**Text shown**

↓↓↓

Postcard Thursday: The Van Cortlandt House

If you are an avid reader of this blog, then you know that yesterday, July 2, holds as much claim -- if not more -- to be America's birthday as tomorrow, July 4. And, in fact, since New York City didn't vote to ratify the Declaration of Independence until July 9, maybe the holiday should actually be a week long.

So, welcome to Independence Week.

Today's postcard is from ca. 1908, and shows a black-and-white view of the parlor in the Van Cortlandt House Museum in the Bronx. As we write in Footprints in New York about our visit to the house:
Considering how easy the house is to reach—it sits less than a ten-minute walk from the northern terminus of the IRT No. 1 train, the city’s oldest subway line—it’s surprisingly empty. In fact, when I visit, the only other person there is a Dutch woman, who is very concerned with carefully examining every souvenir in the tiny gift shop. It is a recurring theme that the city’s more off-the-beaten-path historic sites are either empty or, if they do have visitors, they are schoolchildren or foreigners. Where are the American tourists? Safely ensconced on Manhattan, I presume.

↑↑↑

**Data provided**
↓↓↓

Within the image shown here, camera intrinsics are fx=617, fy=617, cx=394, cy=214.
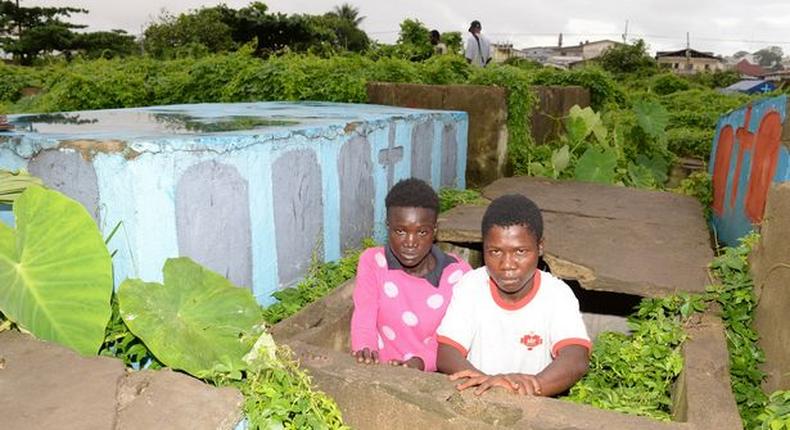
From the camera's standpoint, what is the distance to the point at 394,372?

↑↑↑

**Actions to take**
**a.** List every day in July mentioned in the postcard post about the Van Cortlandt House.
**b.** Carry the postcard post about the Van Cortlandt House forward from its final sentence.

**The replies**
**a.** July 2, July 4, July 9

**b.**
Soon, I discover that the Dutch woman and I won’t have the place to ourselves. A costumed interpreter—I’ll call his garb late-Colonial/early-Revolution—is leading a group of two-dozen fourth graders down the house’s main staircase. 
“Everybody likes to play!” he admonishes to no one in particular. “There’s a time for play. But there’s a time to be serious!” I will hear this advice reverberate through the house a few more times during my visit, though I will never see him or the children again. 
As the children’s footfalls fade, I am left staring into the house’s formal parlor at a portrait of Frederick’s son Augustus van Cortlandt. In the years leading up to the American Revolution, Augustus—a Patriot—was New York City Clerk; in 1775, he spirited the city’s records out of Lower Manhattan to this farm, hiding them from the British in his father’s burial chamber on nearby Vault Hill. 
Tremendous care has gone into furnishing this home, from the seventeenth-century Dutch room on the second floor to the “best” bed- chamber used by George Washington on his visits to the house. That room features a beautiful mahogany dressing table and an English chest of drawers from 1725, both of which descend from family members. They’ve draped a blue coat and a tri-cornered hat on one chair, as if General Washington has just stepped out for a moment.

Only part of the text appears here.